»»

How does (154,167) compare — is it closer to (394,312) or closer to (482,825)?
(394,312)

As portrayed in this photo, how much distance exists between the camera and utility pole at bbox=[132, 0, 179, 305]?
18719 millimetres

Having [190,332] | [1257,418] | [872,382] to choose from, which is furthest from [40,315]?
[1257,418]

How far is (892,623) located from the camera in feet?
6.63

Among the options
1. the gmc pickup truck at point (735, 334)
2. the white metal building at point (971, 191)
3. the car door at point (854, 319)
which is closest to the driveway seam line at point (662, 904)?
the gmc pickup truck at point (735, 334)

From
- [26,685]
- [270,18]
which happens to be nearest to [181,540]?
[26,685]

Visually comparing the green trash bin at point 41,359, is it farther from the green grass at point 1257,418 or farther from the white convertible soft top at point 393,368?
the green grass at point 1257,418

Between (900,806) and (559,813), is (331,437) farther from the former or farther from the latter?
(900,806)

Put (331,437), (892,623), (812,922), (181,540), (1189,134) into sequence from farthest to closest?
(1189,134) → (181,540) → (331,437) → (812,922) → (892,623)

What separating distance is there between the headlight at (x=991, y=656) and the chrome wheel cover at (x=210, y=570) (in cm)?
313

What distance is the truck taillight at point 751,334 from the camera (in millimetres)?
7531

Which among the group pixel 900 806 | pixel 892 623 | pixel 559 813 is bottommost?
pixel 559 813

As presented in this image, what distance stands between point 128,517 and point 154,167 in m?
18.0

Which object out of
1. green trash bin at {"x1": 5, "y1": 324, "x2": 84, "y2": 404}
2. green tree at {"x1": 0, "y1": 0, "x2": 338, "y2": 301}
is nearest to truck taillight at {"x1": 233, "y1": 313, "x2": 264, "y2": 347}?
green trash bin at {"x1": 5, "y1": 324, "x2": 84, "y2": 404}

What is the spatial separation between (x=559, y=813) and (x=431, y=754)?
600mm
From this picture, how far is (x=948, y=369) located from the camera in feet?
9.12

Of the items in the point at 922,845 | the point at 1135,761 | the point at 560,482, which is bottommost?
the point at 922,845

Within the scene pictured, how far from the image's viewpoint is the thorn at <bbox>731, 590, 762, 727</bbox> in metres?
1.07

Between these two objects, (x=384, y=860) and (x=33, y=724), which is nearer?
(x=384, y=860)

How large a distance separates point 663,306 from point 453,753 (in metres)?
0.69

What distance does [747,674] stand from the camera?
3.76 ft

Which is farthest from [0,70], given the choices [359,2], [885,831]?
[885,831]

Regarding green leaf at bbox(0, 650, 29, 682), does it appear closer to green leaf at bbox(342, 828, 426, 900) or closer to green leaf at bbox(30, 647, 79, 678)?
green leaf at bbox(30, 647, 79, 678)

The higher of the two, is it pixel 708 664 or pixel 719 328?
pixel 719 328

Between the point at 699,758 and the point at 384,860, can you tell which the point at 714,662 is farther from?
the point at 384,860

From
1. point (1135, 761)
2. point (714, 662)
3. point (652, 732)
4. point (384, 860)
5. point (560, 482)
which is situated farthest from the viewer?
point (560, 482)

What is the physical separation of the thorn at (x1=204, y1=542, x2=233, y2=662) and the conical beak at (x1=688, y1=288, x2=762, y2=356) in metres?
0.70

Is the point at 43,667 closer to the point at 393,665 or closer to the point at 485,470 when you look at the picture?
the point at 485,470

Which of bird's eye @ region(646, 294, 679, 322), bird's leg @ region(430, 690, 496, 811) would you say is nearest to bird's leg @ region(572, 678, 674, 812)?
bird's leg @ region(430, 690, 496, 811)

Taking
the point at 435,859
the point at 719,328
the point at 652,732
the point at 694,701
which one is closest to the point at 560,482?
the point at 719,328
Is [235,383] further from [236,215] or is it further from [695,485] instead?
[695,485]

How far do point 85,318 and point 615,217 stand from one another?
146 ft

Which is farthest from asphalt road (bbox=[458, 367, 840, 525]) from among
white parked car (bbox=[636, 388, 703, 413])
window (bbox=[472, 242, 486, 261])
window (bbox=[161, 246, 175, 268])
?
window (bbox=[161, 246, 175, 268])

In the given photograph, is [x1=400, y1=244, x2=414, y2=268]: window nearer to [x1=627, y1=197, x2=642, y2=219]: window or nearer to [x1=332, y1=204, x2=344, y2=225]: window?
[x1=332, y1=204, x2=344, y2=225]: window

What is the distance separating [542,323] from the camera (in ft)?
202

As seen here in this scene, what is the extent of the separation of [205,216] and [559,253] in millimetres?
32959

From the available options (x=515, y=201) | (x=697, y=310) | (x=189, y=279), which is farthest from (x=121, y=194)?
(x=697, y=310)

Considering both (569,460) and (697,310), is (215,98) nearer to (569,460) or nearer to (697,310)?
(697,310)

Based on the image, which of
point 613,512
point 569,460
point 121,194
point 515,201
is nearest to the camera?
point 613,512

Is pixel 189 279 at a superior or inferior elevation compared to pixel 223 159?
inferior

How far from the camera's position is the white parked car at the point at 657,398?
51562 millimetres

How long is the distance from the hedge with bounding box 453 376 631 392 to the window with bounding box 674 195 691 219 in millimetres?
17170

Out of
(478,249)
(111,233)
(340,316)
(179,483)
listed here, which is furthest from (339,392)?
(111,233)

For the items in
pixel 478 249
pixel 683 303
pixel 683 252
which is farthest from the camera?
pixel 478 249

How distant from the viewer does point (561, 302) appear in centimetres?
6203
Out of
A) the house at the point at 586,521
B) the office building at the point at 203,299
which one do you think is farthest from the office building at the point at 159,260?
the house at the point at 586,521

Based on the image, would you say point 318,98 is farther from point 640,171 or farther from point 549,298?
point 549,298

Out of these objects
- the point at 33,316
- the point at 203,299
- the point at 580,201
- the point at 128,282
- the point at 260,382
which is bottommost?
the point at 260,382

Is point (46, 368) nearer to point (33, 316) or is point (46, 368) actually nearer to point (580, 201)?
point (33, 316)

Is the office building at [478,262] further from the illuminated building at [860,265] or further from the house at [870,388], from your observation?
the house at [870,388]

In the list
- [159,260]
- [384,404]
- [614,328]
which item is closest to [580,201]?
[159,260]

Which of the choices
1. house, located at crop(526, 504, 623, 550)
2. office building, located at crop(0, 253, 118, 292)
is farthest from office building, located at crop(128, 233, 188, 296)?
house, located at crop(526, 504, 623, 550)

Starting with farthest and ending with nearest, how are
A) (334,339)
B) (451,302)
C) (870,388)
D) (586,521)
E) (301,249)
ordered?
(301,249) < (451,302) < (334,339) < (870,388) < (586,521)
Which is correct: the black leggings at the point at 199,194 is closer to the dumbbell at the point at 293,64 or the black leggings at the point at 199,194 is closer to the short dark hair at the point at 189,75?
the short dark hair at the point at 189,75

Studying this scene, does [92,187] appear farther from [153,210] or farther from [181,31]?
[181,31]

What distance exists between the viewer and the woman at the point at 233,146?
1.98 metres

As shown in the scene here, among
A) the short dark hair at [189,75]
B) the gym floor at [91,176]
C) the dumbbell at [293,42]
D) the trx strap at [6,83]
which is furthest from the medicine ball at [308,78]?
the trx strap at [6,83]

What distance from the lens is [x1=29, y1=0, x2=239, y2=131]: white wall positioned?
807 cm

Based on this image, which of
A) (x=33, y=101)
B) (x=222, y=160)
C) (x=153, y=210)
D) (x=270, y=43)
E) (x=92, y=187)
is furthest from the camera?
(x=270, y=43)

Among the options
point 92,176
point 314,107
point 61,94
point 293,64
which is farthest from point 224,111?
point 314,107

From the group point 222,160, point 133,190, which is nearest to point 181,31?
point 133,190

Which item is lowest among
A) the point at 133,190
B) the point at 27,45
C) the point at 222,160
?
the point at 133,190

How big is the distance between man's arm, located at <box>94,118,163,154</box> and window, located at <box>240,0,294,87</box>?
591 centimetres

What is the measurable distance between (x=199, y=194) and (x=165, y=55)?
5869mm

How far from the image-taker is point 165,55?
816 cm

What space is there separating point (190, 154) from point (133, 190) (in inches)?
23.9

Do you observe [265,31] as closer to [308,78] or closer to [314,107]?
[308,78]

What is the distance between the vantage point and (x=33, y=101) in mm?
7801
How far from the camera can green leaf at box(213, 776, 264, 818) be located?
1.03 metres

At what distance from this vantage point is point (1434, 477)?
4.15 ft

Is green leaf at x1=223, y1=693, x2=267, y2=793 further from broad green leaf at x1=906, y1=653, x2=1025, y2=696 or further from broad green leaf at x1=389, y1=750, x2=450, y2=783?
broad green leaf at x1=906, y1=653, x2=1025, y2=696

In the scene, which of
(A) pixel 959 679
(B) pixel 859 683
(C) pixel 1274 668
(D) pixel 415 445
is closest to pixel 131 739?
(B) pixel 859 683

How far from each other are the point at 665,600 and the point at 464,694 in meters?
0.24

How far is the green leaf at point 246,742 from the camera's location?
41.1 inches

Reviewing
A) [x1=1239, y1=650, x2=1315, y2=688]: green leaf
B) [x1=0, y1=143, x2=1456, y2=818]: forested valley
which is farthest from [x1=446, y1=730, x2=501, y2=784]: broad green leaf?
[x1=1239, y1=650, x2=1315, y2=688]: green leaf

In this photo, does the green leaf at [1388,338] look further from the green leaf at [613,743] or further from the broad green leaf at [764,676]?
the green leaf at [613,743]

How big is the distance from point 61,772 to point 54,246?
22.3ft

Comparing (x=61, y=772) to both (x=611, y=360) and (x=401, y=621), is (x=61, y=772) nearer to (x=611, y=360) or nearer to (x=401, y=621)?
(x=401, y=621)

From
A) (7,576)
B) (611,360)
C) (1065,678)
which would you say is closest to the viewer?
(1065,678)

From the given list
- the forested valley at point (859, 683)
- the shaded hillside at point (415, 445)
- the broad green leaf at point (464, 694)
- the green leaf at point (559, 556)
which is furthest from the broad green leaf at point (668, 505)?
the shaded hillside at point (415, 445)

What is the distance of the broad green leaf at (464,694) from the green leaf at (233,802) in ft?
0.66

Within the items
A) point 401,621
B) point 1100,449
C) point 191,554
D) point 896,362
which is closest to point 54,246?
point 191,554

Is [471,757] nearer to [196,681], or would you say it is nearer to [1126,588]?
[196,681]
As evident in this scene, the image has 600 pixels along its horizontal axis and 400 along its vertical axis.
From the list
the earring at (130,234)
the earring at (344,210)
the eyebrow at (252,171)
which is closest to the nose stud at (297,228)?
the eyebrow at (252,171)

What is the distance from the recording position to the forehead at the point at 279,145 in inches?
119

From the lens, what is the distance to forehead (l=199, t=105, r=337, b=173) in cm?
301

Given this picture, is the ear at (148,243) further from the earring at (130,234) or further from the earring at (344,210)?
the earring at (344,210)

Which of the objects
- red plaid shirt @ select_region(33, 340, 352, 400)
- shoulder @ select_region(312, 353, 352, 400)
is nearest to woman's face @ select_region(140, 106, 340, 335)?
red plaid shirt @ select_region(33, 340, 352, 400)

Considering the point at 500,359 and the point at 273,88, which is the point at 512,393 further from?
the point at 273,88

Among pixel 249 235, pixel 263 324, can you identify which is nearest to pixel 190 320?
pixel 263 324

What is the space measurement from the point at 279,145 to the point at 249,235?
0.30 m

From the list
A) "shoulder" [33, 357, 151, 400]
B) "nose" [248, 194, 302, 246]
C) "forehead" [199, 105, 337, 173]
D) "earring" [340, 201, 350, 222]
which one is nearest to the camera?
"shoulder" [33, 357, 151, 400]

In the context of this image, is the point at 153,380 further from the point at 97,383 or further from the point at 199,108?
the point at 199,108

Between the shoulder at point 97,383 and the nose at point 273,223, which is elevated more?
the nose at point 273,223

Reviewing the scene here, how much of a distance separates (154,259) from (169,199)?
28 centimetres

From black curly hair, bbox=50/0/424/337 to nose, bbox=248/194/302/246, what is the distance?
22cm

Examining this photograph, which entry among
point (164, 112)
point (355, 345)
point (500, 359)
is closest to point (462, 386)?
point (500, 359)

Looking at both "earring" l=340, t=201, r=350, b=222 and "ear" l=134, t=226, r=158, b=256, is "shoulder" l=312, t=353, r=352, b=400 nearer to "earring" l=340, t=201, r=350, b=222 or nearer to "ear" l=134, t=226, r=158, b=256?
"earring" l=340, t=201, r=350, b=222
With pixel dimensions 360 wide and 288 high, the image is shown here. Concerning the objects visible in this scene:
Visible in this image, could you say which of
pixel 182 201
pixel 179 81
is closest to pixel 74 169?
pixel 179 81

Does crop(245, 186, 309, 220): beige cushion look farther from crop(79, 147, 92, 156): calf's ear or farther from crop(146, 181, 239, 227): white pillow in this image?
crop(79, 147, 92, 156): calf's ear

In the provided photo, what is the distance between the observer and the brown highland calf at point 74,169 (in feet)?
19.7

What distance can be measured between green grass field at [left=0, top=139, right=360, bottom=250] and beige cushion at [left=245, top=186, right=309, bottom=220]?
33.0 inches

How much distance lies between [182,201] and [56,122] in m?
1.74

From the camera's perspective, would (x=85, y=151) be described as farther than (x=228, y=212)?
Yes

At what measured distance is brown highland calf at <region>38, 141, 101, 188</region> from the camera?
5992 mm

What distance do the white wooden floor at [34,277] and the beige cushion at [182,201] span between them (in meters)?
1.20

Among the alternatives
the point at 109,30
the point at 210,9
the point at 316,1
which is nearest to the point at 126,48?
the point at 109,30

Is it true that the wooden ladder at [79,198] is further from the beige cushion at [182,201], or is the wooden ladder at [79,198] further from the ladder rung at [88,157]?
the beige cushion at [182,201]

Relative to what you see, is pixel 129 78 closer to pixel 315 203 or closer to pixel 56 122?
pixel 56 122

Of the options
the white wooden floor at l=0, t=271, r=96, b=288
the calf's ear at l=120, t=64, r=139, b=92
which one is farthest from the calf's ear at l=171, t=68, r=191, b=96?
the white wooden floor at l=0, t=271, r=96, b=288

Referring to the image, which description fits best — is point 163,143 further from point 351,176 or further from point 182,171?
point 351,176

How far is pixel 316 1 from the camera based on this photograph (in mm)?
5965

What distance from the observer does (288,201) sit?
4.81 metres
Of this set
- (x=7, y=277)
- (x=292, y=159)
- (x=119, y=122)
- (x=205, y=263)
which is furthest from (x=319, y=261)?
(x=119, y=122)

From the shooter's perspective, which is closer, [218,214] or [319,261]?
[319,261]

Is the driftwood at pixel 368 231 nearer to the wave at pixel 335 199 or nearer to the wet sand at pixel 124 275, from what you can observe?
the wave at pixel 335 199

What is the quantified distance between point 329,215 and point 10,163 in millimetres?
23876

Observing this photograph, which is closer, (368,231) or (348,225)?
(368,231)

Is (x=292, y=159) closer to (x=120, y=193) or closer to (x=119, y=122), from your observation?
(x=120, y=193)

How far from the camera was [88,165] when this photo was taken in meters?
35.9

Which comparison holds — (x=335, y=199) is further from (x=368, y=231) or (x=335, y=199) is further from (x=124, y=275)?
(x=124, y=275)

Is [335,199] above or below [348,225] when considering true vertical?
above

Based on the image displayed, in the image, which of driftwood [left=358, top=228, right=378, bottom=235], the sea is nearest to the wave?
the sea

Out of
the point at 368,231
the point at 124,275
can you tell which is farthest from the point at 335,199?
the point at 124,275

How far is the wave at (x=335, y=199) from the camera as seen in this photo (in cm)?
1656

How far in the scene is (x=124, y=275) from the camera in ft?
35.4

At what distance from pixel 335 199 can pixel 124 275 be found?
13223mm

««

BRIEF: Exactly as written, give again every line from the one containing "What is the quantified" through the last line of the material above, and no other lines.

RESPONSE TO THE EXERCISE:
What is the quantified distance between point 329,215 and point 10,163 in millimetres?
23876

Observing this photograph, which is closer, (368,231) or (348,225)?
(368,231)

Is (x=292, y=159) closer to (x=120, y=193) or closer to (x=119, y=122), from your observation?
(x=120, y=193)

How far from the camera was [88,165] when this photo was taken in meters?
35.9

Which comparison holds — (x=335, y=199) is further from (x=368, y=231) or (x=335, y=199) is further from (x=124, y=275)?
(x=124, y=275)

Is [335,199] above or below [348,225] when considering true vertical?
above

Based on the image displayed, in the image, which of driftwood [left=358, top=228, right=378, bottom=235], the sea is nearest to the wave?
the sea

Out of
the point at 368,231
the point at 124,275
can you tell which is farthest from the point at 335,199?
the point at 124,275

How far is the wave at (x=335, y=199) from the camera as seen in this photo (in cm)?
1656

How far in the scene is (x=124, y=275) from the camera in ft?
35.4

At what distance from pixel 335 199 can pixel 124 275 be found?
13223mm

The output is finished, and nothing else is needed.